- Education: Columbia University (BA) The New School (MA)
- Occupations: documentary filmmaker, producer
- Spouse: Nathan Truesdell
- Parents: Mark E. Kingdon (father); Anla Cheng (mother);

= Jessica Kingdon =

Chinese American director and producer

Jessica Kingdon is a Chinese American director and producer. She was nominated for the 2022 Academy Award for Best Documentary Feature for directing the documentary Ascension.

== Career ==
Kingdon received her BA from Columbia University in 2009 and her MA in media studies from The New School in 2014.
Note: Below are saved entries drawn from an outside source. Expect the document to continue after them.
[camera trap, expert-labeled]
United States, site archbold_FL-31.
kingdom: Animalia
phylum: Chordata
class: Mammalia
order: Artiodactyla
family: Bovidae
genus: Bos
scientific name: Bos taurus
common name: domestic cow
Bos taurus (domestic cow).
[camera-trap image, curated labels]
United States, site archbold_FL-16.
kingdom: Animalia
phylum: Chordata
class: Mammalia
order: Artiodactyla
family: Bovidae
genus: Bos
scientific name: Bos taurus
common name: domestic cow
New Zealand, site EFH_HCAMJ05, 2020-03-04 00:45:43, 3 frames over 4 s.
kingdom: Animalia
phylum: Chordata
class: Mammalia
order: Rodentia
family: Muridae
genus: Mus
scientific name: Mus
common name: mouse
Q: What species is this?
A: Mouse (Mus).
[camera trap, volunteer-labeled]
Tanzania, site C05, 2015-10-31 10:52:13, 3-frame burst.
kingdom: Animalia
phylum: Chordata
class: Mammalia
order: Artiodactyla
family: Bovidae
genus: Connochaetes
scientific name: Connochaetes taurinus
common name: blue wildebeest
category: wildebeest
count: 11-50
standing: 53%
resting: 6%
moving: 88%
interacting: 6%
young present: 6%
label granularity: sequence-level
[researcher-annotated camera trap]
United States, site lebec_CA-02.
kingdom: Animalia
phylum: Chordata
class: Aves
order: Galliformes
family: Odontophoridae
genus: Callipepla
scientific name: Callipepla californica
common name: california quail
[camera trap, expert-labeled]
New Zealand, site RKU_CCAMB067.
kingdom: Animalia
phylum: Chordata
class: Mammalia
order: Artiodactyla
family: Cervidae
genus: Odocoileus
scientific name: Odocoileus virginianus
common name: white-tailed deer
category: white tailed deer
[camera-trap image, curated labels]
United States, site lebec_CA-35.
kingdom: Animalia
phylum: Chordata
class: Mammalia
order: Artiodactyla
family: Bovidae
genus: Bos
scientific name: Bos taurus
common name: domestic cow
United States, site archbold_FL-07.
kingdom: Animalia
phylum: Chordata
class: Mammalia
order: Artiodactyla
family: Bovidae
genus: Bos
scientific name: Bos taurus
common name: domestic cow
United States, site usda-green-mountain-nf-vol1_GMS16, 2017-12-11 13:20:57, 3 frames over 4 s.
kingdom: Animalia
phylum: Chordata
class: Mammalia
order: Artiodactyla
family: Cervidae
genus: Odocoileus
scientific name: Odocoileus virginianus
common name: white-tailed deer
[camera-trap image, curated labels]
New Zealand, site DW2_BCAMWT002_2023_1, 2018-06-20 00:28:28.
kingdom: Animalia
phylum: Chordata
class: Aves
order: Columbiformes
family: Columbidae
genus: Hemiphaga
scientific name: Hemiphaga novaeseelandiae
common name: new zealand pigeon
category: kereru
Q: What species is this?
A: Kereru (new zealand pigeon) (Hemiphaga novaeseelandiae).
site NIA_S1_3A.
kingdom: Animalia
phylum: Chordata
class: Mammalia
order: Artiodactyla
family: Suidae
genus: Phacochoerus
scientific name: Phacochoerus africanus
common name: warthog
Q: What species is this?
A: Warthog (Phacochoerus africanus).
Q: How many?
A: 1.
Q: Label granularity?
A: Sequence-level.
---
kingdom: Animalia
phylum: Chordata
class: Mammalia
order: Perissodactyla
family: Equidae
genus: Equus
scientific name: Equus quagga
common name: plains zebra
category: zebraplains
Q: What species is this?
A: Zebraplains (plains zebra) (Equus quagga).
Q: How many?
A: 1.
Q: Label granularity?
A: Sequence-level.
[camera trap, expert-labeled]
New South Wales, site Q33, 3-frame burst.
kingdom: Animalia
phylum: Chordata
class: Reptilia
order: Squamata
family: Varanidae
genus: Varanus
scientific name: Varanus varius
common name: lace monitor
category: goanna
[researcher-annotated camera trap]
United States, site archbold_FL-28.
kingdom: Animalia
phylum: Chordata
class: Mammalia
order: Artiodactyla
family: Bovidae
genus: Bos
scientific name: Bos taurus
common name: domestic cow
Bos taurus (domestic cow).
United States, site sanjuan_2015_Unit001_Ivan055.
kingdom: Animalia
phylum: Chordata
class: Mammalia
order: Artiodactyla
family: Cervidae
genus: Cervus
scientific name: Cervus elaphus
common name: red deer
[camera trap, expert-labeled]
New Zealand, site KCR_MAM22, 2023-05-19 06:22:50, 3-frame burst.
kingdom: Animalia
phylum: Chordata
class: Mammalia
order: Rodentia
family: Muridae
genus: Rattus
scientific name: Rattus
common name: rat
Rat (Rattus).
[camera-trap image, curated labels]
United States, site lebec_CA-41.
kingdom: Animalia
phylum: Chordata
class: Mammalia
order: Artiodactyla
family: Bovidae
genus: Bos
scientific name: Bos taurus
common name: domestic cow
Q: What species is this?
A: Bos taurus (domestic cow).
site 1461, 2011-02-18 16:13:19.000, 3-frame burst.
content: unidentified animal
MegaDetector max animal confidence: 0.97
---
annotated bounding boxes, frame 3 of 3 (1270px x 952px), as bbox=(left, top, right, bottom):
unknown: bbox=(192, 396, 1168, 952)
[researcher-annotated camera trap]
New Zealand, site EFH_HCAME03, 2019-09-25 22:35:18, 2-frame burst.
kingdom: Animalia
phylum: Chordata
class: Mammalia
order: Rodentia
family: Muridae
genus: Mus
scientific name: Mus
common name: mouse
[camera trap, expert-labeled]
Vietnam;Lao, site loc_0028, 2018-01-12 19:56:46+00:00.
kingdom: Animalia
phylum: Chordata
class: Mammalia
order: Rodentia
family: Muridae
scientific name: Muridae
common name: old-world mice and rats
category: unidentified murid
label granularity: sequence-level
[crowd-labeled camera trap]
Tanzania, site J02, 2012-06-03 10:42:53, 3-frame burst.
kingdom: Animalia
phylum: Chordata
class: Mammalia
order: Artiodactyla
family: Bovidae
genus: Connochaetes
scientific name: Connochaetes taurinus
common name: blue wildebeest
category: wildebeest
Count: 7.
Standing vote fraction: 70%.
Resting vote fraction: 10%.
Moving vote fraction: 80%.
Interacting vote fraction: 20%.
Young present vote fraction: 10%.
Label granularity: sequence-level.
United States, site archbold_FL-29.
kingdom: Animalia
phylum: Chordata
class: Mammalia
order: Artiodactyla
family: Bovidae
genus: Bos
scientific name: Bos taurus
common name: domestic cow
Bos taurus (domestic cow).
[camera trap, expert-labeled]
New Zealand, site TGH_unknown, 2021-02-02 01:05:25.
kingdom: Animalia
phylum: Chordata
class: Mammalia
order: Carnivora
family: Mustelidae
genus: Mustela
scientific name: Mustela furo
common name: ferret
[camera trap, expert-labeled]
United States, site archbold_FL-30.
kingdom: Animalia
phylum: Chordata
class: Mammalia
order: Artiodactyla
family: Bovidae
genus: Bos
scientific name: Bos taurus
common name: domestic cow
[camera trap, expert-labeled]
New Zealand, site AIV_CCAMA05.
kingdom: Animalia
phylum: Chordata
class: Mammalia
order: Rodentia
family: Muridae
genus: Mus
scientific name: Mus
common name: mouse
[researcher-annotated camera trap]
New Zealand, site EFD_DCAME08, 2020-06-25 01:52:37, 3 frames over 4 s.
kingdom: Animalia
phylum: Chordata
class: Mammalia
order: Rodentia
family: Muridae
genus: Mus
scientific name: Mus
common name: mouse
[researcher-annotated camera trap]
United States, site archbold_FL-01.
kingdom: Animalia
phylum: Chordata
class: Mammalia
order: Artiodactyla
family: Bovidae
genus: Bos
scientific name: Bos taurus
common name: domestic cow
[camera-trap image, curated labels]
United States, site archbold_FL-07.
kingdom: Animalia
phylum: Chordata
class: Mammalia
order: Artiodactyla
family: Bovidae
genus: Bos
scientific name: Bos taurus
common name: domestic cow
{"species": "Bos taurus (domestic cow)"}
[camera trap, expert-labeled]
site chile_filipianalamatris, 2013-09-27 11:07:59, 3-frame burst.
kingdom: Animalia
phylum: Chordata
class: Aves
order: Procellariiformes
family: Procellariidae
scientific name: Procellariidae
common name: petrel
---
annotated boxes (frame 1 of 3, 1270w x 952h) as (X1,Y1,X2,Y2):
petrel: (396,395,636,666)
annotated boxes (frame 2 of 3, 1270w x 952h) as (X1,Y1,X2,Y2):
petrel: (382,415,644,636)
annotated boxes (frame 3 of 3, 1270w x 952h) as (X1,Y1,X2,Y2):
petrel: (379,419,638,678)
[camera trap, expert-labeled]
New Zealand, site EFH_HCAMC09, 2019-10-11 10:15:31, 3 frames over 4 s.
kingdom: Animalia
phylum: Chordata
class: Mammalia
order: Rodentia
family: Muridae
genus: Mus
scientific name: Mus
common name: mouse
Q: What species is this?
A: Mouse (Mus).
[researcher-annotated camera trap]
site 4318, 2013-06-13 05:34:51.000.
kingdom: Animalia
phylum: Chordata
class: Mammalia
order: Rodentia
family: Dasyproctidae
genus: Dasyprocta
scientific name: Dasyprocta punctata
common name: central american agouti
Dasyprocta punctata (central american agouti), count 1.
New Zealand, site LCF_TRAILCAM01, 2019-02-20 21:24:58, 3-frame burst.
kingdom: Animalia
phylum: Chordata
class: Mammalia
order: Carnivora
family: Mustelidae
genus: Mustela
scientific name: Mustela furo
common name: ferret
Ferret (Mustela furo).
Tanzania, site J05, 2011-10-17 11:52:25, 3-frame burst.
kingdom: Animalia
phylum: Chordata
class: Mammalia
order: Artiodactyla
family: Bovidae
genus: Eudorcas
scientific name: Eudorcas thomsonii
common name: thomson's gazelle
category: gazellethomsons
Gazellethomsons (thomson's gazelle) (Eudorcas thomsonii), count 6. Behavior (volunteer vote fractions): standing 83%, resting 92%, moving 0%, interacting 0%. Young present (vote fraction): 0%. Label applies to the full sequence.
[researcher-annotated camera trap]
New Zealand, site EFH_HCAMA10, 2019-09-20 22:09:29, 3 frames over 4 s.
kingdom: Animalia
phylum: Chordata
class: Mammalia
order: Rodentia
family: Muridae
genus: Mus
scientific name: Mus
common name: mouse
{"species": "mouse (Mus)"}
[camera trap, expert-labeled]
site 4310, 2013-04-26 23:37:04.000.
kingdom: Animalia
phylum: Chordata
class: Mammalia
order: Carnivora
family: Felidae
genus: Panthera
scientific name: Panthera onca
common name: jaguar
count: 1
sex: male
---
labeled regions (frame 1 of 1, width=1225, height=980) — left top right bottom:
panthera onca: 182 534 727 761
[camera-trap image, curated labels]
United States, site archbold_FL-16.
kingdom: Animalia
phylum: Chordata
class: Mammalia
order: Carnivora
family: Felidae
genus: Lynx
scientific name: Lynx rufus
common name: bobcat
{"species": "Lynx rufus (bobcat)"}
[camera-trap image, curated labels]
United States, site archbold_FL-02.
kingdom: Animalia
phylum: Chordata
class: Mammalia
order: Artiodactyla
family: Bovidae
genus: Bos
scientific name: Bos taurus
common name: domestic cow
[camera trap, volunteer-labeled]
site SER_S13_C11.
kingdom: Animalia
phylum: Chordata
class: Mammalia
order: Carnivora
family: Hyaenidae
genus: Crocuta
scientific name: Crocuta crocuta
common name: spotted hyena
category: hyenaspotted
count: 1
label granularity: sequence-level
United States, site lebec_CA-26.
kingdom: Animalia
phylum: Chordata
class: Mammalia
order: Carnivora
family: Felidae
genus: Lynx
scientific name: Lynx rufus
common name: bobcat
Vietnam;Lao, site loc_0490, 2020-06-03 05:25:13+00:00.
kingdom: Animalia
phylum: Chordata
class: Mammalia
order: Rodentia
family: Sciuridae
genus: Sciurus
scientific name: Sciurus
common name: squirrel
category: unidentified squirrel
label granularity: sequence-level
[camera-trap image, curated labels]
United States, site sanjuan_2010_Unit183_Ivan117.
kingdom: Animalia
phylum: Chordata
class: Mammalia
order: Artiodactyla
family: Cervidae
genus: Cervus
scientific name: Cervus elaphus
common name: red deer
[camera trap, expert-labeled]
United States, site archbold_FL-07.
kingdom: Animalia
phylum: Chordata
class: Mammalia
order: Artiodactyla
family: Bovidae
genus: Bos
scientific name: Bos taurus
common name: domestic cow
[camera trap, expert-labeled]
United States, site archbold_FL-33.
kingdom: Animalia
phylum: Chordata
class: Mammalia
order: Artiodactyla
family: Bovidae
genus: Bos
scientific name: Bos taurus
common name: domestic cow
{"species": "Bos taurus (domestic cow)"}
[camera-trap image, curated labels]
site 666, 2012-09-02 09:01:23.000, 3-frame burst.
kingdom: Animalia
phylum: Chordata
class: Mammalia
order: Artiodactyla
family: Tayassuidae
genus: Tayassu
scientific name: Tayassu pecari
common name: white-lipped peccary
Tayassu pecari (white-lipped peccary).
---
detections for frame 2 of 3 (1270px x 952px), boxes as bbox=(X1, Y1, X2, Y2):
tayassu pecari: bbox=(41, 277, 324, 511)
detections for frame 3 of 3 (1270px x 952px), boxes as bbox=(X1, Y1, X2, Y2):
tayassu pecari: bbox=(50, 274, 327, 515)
She directed the 2017 documentary Commodity City, which focuses on the lives of Chinese wholesalers in Yiwu International Trade City, the world's largest wholesale market. The documentary won Best Documentary Short in the 2018 Ashland Independent Film Festival.

Her documentary, Ascension, looks at China's growing economic progress and increasing economic divide against the backdrop of the pursuit of the Chinese Dream. The film had its world premiere at the Tribeca Film Festival on June 12, 2021, and received critical acclaim. The film was nominated for an Academy Award, a Gotham Award, five Cinema Eye Honors, a Directors Guild of America Award, a Producers Guild of America Award, and six Critics' Choice Documentary Awards. The Chinese title of the documentary was inspired by a 1912 poem written by her great-great-grandfather, a member of the South Society who participated in the 1911 Revolution.

Kingdon was named one of the "25 new faces of independent film" by Filmmaker magazine. She was also named to the 2020 "40 under 40" list by Doc NYC.

==Personal life==
Kingdon is the daughter of hedge fund manager Mark E. Kingdon and financier Anla Cheng, who is a member of the Committee of 100. Her father is Jewish and her mother is Chinese.

Kingdon is married to filmmaker Nathan Truesdell.